## STORED RECORDS:
◇ ◇ ◇

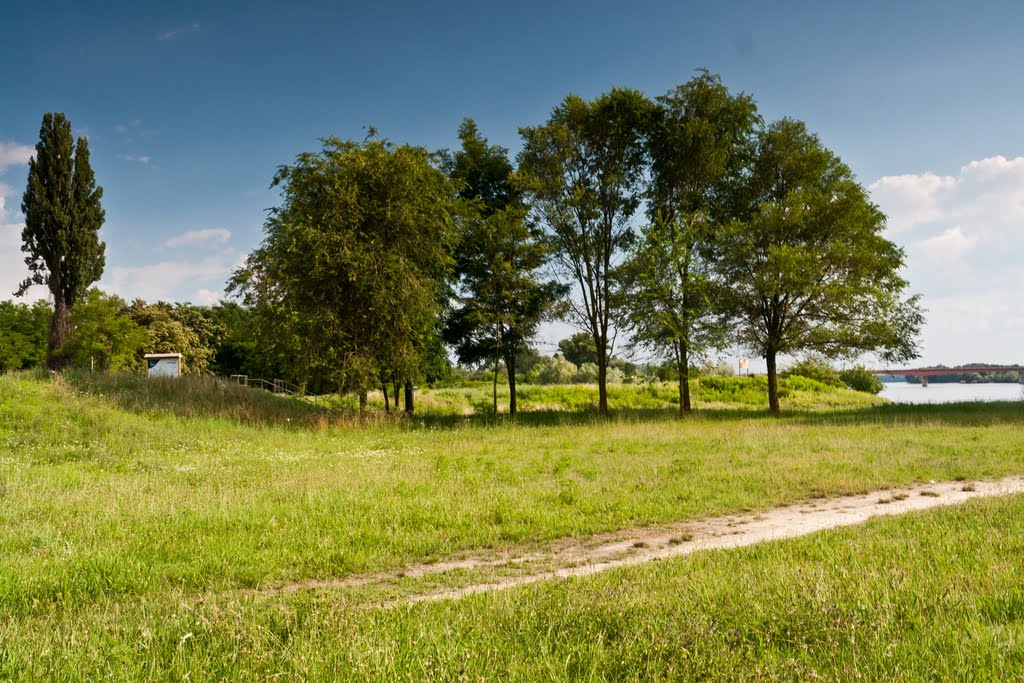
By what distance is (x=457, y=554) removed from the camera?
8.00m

◇ ◇ ◇

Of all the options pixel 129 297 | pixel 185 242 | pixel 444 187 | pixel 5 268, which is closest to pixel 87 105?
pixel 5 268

◇ ◇ ◇

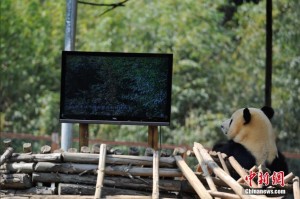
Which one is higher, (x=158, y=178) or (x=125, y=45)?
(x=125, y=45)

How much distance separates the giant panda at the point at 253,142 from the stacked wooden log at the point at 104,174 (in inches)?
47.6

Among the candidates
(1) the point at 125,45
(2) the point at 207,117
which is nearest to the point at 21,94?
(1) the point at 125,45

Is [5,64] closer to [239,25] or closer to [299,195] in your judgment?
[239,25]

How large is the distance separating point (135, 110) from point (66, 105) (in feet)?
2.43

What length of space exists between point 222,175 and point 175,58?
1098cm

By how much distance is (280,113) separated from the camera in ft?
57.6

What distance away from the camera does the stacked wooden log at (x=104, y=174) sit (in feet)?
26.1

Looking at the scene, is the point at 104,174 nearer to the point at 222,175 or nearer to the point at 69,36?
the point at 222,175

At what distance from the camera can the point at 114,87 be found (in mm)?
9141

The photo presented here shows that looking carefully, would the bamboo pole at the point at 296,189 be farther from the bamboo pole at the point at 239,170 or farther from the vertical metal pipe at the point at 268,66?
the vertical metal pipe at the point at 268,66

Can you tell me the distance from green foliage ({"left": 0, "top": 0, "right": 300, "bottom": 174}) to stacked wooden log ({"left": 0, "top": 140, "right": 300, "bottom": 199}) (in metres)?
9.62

◇ ◇ ◇

## GOAL OF THE EXERCISE:
Gather every line in the entries above that contains the word "stacked", copying each line in full.

## TASK RESPONSE:
How much distance separates the giant panda at the point at 253,142 from the stacked wooden log at the point at 104,174 (in inches)?
What distance away from the camera does the stacked wooden log at (x=104, y=174) sit (in feet)?
Can you tell me the distance from green foliage ({"left": 0, "top": 0, "right": 300, "bottom": 174}) to stacked wooden log ({"left": 0, "top": 140, "right": 300, "bottom": 199}) (in metres)?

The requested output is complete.